One line of OpenClaw heartbeat log. Grep-friendly, Loki-friendly, eyeball-friendly.
{
"ts": "2026-04-27T08:00:00.123Z",
"level": "info",
"event": "heartbeat.complete",
"soul": "inbox-triage",
"heartbeat_id": "hb_2k4n9",
"interval_s": 900,
"actual_duration_s": 12.4,
"model": "qwen3.5:8b",
"tokens_in": 4218,
"tokens_out": 612,
"skills_called": ["gmail.list", "gmail.label"],
"approvals_pending": 0,
"outcome": "success"
}Traces: where the time actually went
A heartbeat looks like a single event in logs but is a tree of work — model call, skill call, sub-skill call, return. OTLP traces give you that tree. OpenClaw exports OpenTelemetry by default; point it at a collector (Jaeger locally, Honeycomb or Vercel Observability for hosted) and you get flame graphs of every heartbeat. The first time a soul feels 'slow,' a trace shows you it's the model — or it's that one skill that's quietly making three round-trips. Don't guess.
The soul timeline
Mission Control's soul-timeline view is the long-running version of the trace. It plots heartbeats over hours and days — interval, duration, outcome, token spend. Patterns you can only see here: a soul whose duration is creeping up day over day (memory bloat), a soul whose token-per-tick has 10x'd since you swapped models, a soul whose interval drifts because heartbeats run longer than the gap between them.

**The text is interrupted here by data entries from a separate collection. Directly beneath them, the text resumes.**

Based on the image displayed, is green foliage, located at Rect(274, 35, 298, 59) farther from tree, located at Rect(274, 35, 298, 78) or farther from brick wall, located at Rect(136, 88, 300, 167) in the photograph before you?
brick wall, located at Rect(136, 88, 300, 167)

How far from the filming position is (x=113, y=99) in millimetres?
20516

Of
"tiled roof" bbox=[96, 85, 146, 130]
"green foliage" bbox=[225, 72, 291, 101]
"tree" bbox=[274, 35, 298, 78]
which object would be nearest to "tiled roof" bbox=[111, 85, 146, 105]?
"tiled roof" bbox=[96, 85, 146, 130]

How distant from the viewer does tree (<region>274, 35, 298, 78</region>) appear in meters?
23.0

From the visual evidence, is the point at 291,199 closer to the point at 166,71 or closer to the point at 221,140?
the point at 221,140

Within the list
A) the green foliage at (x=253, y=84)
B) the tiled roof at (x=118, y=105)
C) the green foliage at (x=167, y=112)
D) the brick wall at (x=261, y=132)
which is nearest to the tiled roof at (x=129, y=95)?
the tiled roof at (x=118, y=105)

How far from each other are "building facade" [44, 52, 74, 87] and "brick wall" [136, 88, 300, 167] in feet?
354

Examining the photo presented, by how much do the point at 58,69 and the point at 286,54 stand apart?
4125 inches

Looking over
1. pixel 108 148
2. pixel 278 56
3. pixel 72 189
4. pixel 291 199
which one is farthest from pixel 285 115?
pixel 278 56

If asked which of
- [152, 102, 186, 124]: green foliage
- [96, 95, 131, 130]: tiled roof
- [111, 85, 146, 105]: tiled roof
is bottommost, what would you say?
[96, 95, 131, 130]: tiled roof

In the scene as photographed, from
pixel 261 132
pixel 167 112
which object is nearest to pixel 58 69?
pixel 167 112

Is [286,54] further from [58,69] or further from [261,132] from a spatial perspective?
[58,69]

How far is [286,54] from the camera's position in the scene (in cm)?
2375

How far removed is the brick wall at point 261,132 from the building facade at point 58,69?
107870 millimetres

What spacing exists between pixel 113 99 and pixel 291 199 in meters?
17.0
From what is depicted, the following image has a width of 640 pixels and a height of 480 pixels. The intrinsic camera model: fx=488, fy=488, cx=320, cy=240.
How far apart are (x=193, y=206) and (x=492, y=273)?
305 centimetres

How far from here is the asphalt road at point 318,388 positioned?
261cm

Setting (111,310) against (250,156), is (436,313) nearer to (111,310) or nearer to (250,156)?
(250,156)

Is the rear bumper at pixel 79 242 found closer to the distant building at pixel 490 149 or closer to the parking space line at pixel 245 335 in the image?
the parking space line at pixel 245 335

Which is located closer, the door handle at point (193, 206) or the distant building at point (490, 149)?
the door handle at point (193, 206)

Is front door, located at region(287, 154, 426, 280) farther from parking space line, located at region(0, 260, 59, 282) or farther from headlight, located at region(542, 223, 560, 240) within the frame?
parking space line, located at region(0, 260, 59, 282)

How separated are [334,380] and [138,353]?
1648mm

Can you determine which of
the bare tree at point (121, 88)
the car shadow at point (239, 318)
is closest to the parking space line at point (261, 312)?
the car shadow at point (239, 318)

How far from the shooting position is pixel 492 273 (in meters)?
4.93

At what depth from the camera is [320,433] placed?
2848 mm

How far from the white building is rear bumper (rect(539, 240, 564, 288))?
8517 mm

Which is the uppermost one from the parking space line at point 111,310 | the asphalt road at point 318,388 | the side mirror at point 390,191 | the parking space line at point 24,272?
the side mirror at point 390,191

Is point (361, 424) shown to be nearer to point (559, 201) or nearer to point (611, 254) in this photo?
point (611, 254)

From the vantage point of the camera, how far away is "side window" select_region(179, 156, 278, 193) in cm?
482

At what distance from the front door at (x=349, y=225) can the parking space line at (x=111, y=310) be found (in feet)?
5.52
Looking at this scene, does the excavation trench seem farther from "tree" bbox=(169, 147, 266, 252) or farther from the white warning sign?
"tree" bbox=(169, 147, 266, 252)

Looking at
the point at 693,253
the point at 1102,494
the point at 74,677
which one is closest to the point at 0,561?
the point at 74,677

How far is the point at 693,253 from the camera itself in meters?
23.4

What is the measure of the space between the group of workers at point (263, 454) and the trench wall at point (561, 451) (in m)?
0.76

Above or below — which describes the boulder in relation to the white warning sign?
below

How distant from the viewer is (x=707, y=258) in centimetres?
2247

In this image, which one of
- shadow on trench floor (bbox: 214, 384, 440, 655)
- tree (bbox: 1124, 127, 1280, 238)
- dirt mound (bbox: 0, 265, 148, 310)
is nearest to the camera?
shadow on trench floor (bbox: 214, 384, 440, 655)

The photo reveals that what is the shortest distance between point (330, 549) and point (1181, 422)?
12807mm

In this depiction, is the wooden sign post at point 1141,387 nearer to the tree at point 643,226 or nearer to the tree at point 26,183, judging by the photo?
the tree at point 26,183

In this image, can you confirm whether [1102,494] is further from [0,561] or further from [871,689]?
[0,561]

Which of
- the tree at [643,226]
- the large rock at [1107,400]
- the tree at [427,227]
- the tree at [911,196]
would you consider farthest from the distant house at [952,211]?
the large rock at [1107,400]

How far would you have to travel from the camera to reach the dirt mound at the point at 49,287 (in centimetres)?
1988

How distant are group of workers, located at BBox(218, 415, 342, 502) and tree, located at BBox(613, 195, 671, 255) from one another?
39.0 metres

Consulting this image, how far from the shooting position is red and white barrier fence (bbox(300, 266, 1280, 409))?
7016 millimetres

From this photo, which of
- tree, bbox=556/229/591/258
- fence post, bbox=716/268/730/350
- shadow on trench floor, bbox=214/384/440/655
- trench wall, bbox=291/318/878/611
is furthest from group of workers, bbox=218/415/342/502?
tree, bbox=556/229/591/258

Sketch your dashboard before you build it
- 1Top row: number of healthy souls, number with pending approvals, number with errors in last hour. Big numbers, no charts.
- 2Per-soul row: last heartbeat timestamp, last duration, last token cost, status dot (green / yellow / red).
- 3Trend chart: tokens-per-day for each soul, last 7 days. Spot a soul whose model swap doubled its cost overnight.
- 4Heartbeat-anomaly chart: actual_duration vs interval, log scale. Anything trending toward 1.0 is a soul that's about to overlap itself.
- 5Audit feed: scrolling list of skill calls, last 50. The chaos-monkey check — does what's happening match what you authorized?
Alerting on heartbeat anomalies
The high-leverage alerts are not 'soul errored' — those are loud and self-announcing. The ones that catch real problems are the silent failures: a soul that hasn't ticked, a soul whose tick is taking longer than its interval, a soul whose token spend doubled overnight without a model change. Wire these as paging-grade alerts; everything else is dashboard-grade.
Compare the options
| Alert | Condition | Why it matters |
|---|---|---|
| Heartbeat missed | No heartbeat.complete event in 2x interval window | Soul is dead, hung, or the host is down — and you wouldn't notice otherwise |
| Tick > interval | actual_duration_s > interval_s for 3 consecutive heartbeats | Soul is overlapping itself; ticks are queuing; cost will runaway |
| Token spend spike | Daily tokens_in for a soul > 2x rolling 7-day median | Model swap, prompt regression, infinite tool loop, or context bloat |
| Pending approvals piling up | approvals_pending > 5 for over an hour | Soul is stuck waiting for a human; needs attention or the gate needs tuning |
| Repeated skill error | Same skill returning error in 5 consecutive heartbeats | Skill is broken, credentials expired, or the upstream API changed |
Apply: instrument one soul this week
- 1Pick the soul that runs most often.
- 2Tail its logs for one full heartbeat — read every field. If anything's missing that you'd want at 3am, raise a feature request or add a log line.
- 3Wire OTLP to a free Honeycomb / Jaeger / SigNoz collector. Look at one trace.
- 4Sketch your one-screen dashboard on paper before you open Grafana.
- 5Set the 'heartbeat missed' and 'tick > interval' alerts. Skip the rest until you've used the dashboard for a week.
Key terms in this lesson
The big idea: a long-running agent without observability is a long-running mystery. Wire logs, traces, and the soul timeline before you trust a soul with anything that matters.